*What you need to do*. Print, exactly as they appear in the listing below, the lines from the line with "order: Rodentia" to the line with "common name: mouse", with both end lines kept.

*Data records*.
►
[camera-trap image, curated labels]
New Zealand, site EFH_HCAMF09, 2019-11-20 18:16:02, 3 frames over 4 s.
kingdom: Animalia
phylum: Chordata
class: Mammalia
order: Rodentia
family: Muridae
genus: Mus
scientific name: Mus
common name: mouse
◄
►
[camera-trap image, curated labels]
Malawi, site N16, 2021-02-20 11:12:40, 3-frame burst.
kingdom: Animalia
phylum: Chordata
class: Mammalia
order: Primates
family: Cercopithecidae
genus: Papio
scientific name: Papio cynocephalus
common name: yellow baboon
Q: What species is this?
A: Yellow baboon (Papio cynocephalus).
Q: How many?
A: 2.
◄
*Output for this task*.
order: Rodentia
family: Muridae
genus: Mus
scientific name: Mus
common name: mouse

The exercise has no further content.